Aunque subido a unas nubes de cristal, no acepto que me llamen «viejo». No lo soy. Admito, eso sí y porque me dejan, que lidero el murmullo donde los antiguos alumnos de la vida jugamos a cambiar el mundo y, a pesar de nuestra experiencia…, perdemos. Pero no; para nada nos afecta. No nos importa porque nuestra grandeza está en seguir descubriendo el albor de las cavernas oscuras, y nuestra sabiduría se encuentra justo al lado de donde los cantos de los pájaros vuelan en plena libertad. Recuerdo que…
En un acto de caprichosa rebeldía, recuerdo muy bien cuándo descubrí los tres espejos en el interior de aquel tubo de cartón. Un juguete similar al que, en 1816, el físico escocés David Brewster realizó gracias a su mágica inspiración artística. Estoy hablando de un caleidoscopio que, después de darle vueltas y revueltas –podéis imaginarlo–, se iba deshilachando en mis manos como la mantequilla para descubrir el nacimiento de aquellas sensaciones coloristas. Por eso…
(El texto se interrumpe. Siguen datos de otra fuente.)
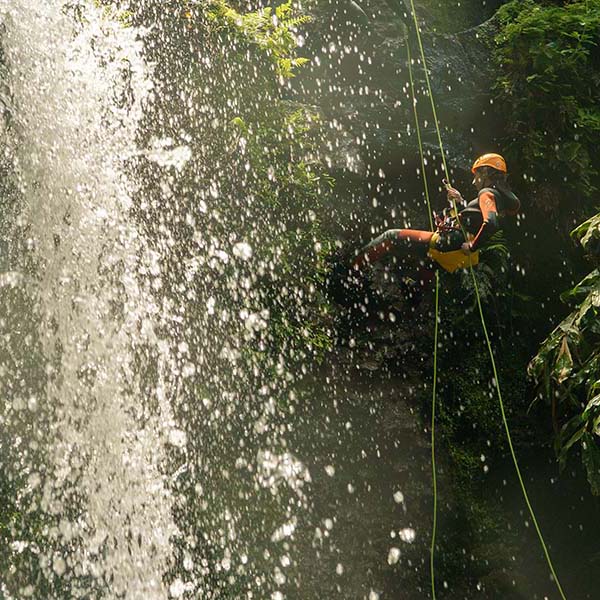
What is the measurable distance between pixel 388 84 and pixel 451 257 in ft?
8.02

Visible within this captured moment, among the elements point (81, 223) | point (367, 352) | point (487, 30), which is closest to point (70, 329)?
point (81, 223)

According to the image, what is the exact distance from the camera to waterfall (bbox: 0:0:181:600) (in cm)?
475

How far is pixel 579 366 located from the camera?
556 cm

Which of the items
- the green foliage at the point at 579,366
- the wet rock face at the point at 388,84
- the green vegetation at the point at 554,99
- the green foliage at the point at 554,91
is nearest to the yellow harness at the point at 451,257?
the green foliage at the point at 579,366

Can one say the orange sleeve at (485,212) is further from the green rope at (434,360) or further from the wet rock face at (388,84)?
the wet rock face at (388,84)

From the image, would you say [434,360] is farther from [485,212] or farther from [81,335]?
[81,335]

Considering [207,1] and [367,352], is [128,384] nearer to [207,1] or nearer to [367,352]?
[367,352]

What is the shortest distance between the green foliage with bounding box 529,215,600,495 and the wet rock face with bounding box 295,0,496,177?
224 cm

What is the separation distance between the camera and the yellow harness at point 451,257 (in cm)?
627

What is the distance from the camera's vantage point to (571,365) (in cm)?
551

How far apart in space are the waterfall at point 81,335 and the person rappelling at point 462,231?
219 centimetres

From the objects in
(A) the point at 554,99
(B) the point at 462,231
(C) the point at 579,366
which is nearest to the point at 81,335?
(B) the point at 462,231

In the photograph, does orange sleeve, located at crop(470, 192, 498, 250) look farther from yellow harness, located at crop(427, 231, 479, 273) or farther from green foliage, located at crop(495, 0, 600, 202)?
green foliage, located at crop(495, 0, 600, 202)

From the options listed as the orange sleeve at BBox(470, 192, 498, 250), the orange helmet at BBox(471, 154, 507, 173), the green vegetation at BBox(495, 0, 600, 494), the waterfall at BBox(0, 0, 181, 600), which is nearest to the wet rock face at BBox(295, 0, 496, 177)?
the green vegetation at BBox(495, 0, 600, 494)
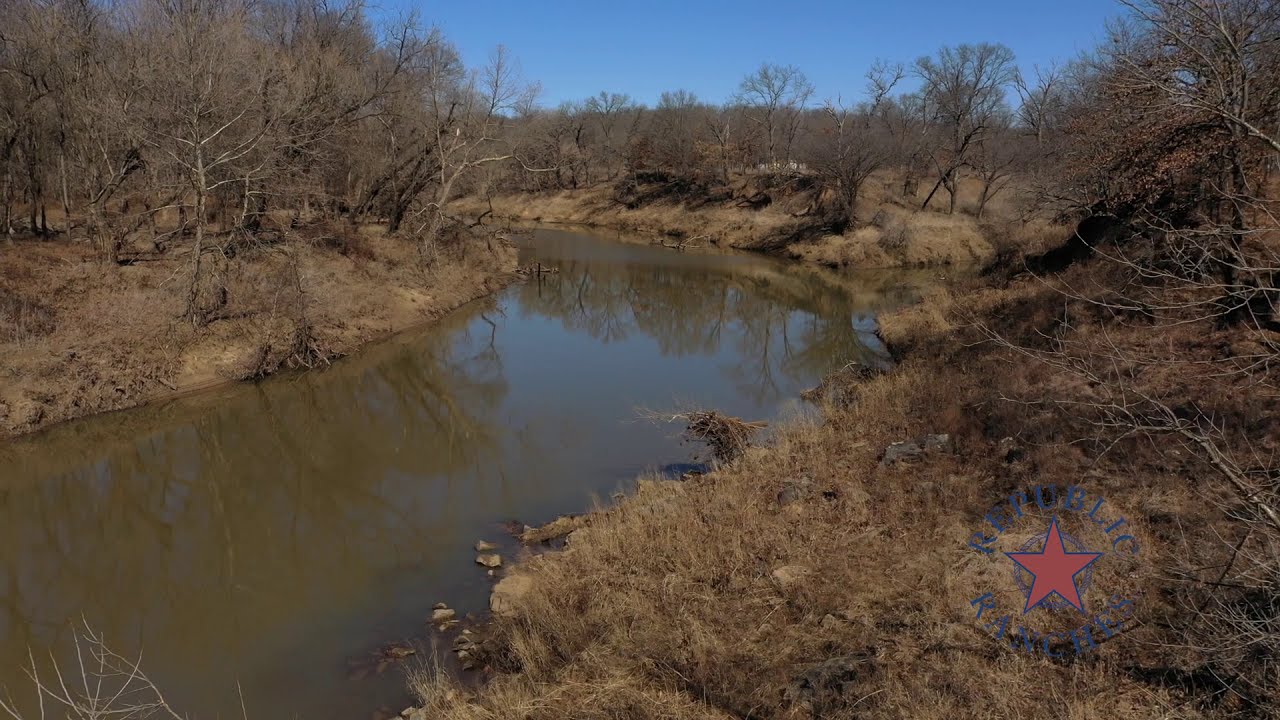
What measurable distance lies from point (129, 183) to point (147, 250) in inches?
73.4

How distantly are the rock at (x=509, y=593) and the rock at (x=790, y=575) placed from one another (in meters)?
2.63

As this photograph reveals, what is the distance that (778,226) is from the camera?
40.9 metres

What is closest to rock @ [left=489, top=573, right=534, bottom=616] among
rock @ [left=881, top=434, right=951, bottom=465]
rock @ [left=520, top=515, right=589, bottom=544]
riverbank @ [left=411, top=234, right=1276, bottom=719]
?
riverbank @ [left=411, top=234, right=1276, bottom=719]

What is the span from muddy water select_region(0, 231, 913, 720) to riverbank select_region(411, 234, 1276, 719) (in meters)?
1.46

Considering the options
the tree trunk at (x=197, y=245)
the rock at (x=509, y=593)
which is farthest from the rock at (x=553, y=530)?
the tree trunk at (x=197, y=245)

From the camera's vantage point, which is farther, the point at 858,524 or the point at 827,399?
the point at 827,399

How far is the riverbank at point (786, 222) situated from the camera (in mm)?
35531

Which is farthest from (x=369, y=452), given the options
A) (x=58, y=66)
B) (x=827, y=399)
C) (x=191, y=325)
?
(x=58, y=66)

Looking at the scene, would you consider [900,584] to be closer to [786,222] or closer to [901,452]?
[901,452]

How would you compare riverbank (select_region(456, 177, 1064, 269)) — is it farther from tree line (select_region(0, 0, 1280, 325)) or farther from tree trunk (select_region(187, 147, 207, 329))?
tree trunk (select_region(187, 147, 207, 329))

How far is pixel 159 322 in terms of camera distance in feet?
50.1

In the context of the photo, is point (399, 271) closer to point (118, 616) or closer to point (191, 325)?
point (191, 325)
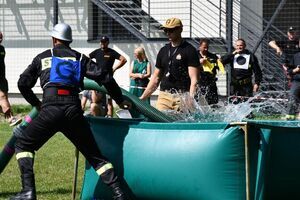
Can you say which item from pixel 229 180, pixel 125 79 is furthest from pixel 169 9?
pixel 229 180

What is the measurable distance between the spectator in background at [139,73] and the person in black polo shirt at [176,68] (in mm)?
8759

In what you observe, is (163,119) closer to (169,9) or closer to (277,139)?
(277,139)

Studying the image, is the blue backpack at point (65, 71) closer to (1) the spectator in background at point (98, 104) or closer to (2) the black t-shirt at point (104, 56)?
(1) the spectator in background at point (98, 104)

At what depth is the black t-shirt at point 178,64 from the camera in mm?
Result: 10086

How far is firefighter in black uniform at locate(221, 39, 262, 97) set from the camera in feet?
55.6

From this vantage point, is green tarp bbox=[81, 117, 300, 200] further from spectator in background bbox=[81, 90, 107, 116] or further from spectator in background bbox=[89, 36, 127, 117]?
spectator in background bbox=[89, 36, 127, 117]

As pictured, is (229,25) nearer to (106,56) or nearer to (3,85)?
(106,56)

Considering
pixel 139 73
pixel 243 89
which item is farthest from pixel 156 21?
pixel 243 89

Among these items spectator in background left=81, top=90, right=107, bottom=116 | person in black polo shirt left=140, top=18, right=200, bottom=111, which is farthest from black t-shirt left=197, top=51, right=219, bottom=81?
person in black polo shirt left=140, top=18, right=200, bottom=111

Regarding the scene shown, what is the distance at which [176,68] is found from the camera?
33.3 feet

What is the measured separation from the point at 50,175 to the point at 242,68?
740 cm

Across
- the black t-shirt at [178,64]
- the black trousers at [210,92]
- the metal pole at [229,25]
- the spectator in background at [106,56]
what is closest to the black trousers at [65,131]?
the black t-shirt at [178,64]

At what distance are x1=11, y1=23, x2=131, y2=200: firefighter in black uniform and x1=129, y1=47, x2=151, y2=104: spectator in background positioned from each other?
11263 millimetres

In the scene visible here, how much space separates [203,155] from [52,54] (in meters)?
1.78
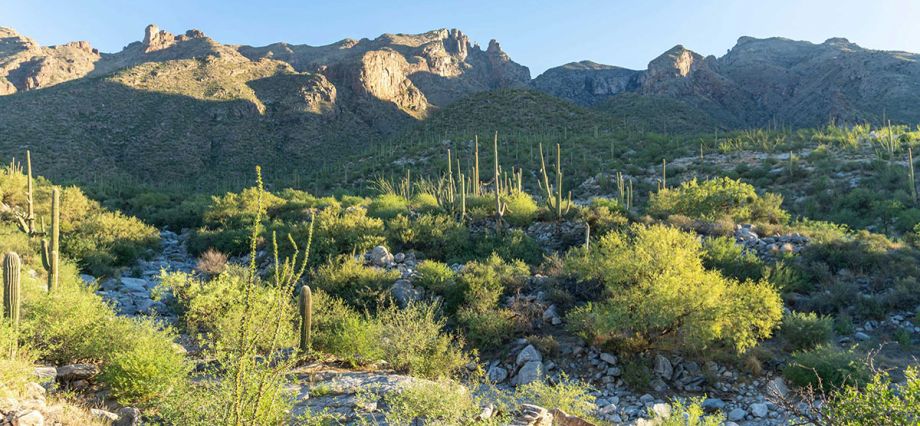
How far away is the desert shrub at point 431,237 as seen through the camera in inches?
524

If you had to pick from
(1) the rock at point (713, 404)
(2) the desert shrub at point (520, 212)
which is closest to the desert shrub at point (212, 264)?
(2) the desert shrub at point (520, 212)

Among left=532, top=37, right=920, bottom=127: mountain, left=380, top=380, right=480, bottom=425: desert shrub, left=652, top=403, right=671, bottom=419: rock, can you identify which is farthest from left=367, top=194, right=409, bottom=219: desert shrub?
left=532, top=37, right=920, bottom=127: mountain

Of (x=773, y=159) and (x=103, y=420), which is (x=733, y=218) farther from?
(x=103, y=420)

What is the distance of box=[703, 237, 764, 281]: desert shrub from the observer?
1005 centimetres

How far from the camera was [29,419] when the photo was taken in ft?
13.4

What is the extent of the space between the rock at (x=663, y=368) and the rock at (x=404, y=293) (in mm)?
4480

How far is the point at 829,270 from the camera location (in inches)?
404

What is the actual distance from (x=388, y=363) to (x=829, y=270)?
9193 mm

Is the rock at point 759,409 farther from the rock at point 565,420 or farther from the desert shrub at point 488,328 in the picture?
the desert shrub at point 488,328

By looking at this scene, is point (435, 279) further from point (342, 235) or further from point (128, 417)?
point (128, 417)

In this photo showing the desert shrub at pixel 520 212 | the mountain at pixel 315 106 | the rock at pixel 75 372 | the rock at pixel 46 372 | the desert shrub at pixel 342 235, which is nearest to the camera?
the rock at pixel 46 372

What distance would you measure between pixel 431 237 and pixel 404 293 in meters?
3.83

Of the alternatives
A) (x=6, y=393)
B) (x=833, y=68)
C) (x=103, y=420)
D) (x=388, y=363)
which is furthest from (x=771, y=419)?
(x=833, y=68)

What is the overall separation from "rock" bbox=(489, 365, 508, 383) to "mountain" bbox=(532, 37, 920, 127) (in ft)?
180
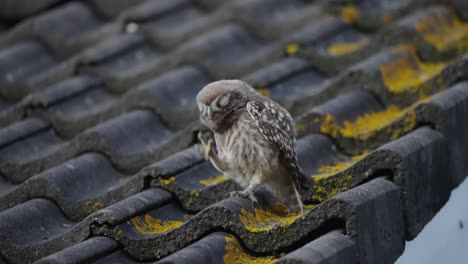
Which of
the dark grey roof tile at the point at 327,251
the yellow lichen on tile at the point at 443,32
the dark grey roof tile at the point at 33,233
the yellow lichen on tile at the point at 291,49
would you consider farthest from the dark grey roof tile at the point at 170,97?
the dark grey roof tile at the point at 327,251

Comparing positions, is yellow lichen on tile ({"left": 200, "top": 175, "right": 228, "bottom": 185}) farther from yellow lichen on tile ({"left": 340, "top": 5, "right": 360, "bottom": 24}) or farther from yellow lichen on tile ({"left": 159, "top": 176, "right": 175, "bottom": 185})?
yellow lichen on tile ({"left": 340, "top": 5, "right": 360, "bottom": 24})

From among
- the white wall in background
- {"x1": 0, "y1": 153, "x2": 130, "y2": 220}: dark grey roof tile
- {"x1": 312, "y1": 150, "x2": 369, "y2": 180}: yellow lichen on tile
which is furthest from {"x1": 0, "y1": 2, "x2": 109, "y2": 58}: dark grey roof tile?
the white wall in background

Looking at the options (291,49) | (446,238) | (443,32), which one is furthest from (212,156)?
(443,32)

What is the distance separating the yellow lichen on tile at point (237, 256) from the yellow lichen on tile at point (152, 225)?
0.39 meters

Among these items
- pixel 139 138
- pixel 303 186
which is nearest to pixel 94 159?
pixel 139 138

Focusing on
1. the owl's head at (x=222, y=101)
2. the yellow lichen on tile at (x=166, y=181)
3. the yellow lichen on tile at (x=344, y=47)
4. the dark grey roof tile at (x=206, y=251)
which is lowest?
the yellow lichen on tile at (x=344, y=47)

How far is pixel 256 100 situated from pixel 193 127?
1.87 ft

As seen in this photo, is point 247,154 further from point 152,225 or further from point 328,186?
point 152,225

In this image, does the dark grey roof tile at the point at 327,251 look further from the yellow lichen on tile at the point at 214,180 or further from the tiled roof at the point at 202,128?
the yellow lichen on tile at the point at 214,180

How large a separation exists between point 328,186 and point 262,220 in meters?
0.33

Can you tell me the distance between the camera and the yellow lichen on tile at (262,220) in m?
3.55

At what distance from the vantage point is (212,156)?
407 cm

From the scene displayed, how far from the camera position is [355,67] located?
493 centimetres

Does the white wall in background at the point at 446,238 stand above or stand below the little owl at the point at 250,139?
below
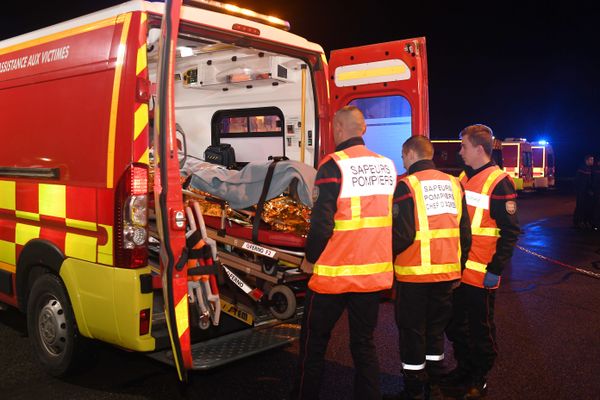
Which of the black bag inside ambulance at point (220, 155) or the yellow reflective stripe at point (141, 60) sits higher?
the yellow reflective stripe at point (141, 60)

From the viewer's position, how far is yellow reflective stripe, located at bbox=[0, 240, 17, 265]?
3.97m

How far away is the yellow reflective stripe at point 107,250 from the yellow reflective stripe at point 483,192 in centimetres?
228

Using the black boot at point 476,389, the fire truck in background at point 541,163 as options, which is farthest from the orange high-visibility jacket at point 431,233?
the fire truck in background at point 541,163

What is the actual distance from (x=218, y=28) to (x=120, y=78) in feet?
2.47

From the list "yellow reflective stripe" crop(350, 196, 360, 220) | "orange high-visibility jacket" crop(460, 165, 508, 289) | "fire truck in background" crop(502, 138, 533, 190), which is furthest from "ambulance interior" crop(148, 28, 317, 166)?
"fire truck in background" crop(502, 138, 533, 190)

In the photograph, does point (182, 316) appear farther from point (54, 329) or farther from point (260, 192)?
point (260, 192)

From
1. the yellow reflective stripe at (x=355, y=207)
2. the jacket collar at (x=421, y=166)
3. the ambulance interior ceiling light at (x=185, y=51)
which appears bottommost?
the yellow reflective stripe at (x=355, y=207)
Mi memoria, en fin, alaba aquel descubrimiento cultural del zoopraxiscopio. Un invento, en este caso, del fotógrafo e investigador británico Eadweard Muybridge (1830-1904), con el que, con la ayuda de la luz y una serie de fotografías, demostró al mundo que las cuatro patas del caballo en trote, experimental, no tocaban el suelo en un momento dado. Un singular artefacto que sirvió primero a Mariano Díez Tobar –fraile burgalés del convento de los padres paúles de Villafranca del Bierzo– y más tarde a los hermanos Lumière –franceses ellos– para inventar el cinematógrafo.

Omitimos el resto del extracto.